The problem, however, is access and resources. There is only so much money in the pot. Right now, the United States spends $3.4 trillion a year on health. That is 18 per cent of the GDP. In contrast, India spends a little over 1 per cent on health. The spending of dollars right now is interesting—one quarter goes towards care of people during their last year of life. Another significant area of expense is people with one or more chronic illnesses, victims of accidents, plus victims of violent crime. This 5 per cent of the population accounts for 50 per cent of medical costs. In spite of all this expenditure, 12.2 per cent or 3.2 million of the American population remains uninsured. The cost of uncompensated care for the uninsured is $84 million.

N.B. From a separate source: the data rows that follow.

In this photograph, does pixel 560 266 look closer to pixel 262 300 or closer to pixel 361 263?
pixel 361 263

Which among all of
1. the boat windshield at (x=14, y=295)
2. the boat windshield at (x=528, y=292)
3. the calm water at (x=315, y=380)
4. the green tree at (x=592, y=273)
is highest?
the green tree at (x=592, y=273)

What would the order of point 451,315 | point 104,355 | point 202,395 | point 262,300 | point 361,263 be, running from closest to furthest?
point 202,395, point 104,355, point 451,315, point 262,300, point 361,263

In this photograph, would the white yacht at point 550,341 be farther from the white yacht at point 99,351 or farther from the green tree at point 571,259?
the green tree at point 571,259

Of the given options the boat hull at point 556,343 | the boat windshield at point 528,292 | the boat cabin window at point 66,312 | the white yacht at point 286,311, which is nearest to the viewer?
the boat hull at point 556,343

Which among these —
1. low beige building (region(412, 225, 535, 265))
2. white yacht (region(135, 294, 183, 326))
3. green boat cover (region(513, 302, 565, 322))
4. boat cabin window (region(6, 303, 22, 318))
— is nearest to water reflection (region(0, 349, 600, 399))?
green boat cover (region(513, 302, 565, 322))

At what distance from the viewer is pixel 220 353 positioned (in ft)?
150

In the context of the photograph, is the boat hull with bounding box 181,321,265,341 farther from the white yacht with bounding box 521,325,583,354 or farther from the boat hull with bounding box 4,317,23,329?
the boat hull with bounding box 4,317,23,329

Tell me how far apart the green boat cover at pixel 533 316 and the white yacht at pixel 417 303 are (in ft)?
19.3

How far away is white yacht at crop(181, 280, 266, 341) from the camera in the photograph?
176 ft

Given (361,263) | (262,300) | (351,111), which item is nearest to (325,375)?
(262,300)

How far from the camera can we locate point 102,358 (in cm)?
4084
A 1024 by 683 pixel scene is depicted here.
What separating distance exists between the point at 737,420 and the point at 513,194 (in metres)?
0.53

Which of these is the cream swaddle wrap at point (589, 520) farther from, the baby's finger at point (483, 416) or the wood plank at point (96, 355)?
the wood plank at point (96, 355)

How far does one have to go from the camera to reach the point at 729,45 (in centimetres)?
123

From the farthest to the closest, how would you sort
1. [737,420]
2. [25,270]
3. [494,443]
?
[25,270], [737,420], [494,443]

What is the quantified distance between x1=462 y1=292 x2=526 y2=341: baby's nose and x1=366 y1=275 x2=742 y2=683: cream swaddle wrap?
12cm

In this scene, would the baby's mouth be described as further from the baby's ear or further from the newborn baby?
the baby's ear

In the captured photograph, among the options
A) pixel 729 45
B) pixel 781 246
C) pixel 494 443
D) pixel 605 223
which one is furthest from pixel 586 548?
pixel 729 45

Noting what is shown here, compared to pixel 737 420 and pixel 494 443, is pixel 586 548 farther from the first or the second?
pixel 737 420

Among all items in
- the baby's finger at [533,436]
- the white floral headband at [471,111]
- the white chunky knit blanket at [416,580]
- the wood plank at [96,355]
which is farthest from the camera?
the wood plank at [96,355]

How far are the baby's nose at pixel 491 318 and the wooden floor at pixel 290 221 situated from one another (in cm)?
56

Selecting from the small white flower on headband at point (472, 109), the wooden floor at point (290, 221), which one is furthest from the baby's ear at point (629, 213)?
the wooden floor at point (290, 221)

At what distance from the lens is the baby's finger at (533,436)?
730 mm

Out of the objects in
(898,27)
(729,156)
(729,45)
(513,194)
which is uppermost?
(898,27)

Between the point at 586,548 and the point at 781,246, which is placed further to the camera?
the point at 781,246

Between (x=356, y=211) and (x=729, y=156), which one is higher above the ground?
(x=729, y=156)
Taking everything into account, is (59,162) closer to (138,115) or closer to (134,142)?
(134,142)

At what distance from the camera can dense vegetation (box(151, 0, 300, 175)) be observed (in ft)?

I don’t have a solution to these problems. I am just a doctor trying my best to keep up with the ever changing insurance regulatory system, while taking care of my patients. But this data gives rise to some big ethical questions about end-of-life care, how much to spend on any given individual, and access to care. We, as a society, need to ponder these issues, because sooner or later they are going to get to breaking point.

Medicine is increasingly going towards a protocol-oriented treatment goal. Every patient with a given disease will be treated the same, with any deviation being scrutinised. This is both good and bad. The good part is that the minimum standards are met. The bad part, of course, is that we are all different. What works for Peter may not necessarily work for Paul. I worry that future generations of doctors will be so ingrained into protocol medicine that they will lose their gut instinct.

Which brings us to personal responsibility. You have been given this wonderful, unique, one-of-a-kind, complex machine that can never be replicated. How you take care of it, is your personal freedom. Sooner or later, however, you have to pay the piper, which will be expensive, painful and you will also have to deal with the likes of me for the rest of your lifetime.

On the practice front, I am fortunate to work with a bunch of exceptional doctors and human beings. We continue to be an independent practice that works closely with the hospital, but not governed by the hospital administration. We report to our patients.

On a personal front, despite the regulatory changes in medicine, I love the practice of it. I am fortunate that I have been given a set of skills that can make a difference to people. I love interacting with my patients, I love hearing their stories, their passions, their highs and lows. I, in turn, share my life with them. I get inspired by them, feed off their positivity in trying circumstances. I realise that as a doctor, even if I can’t fix a problem, I can be there for them, give them options, be there with them to the end, make a difference. In return, my day is filled with hugs and kisses.

As I get older, I am more aware of my own mortality. As an interventional cardiologist, my odds of cancer are extremely high. There has never been a group of people exposed to as much radiation as interventional cardiologists in the history of mankind. We get radiated with every procedure we do, the consequences of which will only be known decades later. We are the test subjects. I am at the peak of my career, but cardiologists are plagued with back and neck issues due to the lead they wear all day. I know that at some point, one of these issues is going to catch up with me.

I have become a lot softer, more forgiving. I take time to enjoy the practice of medicine, savour the smiles, hold hands a little longer, hug a little more. I think I have the best job on earth, and hell, I get paid, too. I have three delightful children, a loving, supporting wife, and I survived the Ironman. If I were to do it all over, I wouldn’t change a thing.

Arab is chairman, department of medicine, and director, division of cardiology, at Florida Hospital Memorial Medical Centre, United States.